Natnow ran the projections. The odds were greater than fifty percent that another ship of any size would cause new interdimensional damage to the local solar system– if Natnow could repair the damage. If Natnow could not repair the damage, a new ship could still not be sent, for the likelihood of making things worse. Natnow could not suppress his displeasure. Hawcan felt it and shared it.
“I have worked with you for several centuries,” Hawcan said. “And there is no pleasure in losing yet another explorer to this solar system. Be assured, we will maximize the odds that this does not happen again.”

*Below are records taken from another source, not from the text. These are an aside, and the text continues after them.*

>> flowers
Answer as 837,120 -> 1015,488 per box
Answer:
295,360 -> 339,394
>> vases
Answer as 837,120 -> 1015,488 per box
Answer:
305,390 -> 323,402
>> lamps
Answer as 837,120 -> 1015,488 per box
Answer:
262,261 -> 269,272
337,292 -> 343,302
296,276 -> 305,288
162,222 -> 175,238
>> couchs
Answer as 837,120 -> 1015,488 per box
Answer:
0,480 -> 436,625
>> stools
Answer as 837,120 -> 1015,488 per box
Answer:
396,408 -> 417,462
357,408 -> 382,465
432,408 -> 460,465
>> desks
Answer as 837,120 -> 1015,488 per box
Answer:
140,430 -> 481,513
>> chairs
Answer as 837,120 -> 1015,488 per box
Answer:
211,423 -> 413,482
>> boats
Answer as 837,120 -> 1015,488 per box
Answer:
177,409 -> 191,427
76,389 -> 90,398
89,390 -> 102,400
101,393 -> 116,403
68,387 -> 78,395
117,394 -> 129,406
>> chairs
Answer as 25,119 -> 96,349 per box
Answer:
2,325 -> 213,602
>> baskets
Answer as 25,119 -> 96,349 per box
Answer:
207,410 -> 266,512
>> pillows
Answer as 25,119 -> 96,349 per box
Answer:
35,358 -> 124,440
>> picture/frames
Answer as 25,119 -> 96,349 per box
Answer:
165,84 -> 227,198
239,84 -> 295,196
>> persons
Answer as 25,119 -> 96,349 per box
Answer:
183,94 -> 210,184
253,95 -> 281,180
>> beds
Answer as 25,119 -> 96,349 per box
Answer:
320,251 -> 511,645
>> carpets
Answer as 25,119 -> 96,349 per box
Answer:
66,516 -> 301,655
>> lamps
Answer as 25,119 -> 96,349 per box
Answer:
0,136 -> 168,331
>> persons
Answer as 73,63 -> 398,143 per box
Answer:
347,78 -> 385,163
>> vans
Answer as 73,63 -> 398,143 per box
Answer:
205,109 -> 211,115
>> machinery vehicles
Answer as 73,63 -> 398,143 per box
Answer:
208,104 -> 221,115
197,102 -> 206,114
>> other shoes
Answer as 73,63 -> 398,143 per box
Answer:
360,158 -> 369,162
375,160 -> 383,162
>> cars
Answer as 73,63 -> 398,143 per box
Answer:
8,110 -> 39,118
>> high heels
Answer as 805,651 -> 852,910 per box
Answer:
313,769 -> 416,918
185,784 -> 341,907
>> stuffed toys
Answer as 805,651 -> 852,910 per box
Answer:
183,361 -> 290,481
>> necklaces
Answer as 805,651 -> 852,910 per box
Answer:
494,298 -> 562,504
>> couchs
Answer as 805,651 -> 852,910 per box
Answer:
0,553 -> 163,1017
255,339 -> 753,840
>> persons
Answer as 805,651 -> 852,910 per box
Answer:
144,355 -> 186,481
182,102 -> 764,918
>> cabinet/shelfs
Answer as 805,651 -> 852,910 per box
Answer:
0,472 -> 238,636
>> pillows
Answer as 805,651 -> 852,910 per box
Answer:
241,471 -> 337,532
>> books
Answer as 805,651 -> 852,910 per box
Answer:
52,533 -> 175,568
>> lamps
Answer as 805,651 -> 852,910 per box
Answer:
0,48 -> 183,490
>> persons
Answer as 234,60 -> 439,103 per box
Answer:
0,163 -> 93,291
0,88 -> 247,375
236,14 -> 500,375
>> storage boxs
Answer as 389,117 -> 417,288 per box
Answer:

Natnow withdrew from the communications array. The interdimensional oddity of this solar system made travel here impossible without affecting the local sun. The land living intelligences had killed his peers. Natnow’s emotions ran uncharacteristically high. Why should it give up its ability to return home so that their world would no longer be overly heated by an overheated sun, while their world still remained within its habitable range? Their world. Natnow remembered the many vibrant aquatic species. Freeform communication, glorious harmony between the many sizes of their range of species. Some were extinct because the land living near intelligence had killed them. The land species may or may not have begun hunting them as the large land living species had gone extinct, possibly due to the warming by the increased solar activity though also by their own hunting. But there were many species of aquatics below. Some of those aquatic species had dwindled in number for uncertain reasons.
Natnow decided. The aquatic species sets needed this task done, the damage undone. The solar activity died back to its normal levels as Natnow’s body was dissolved in a final blur of energy.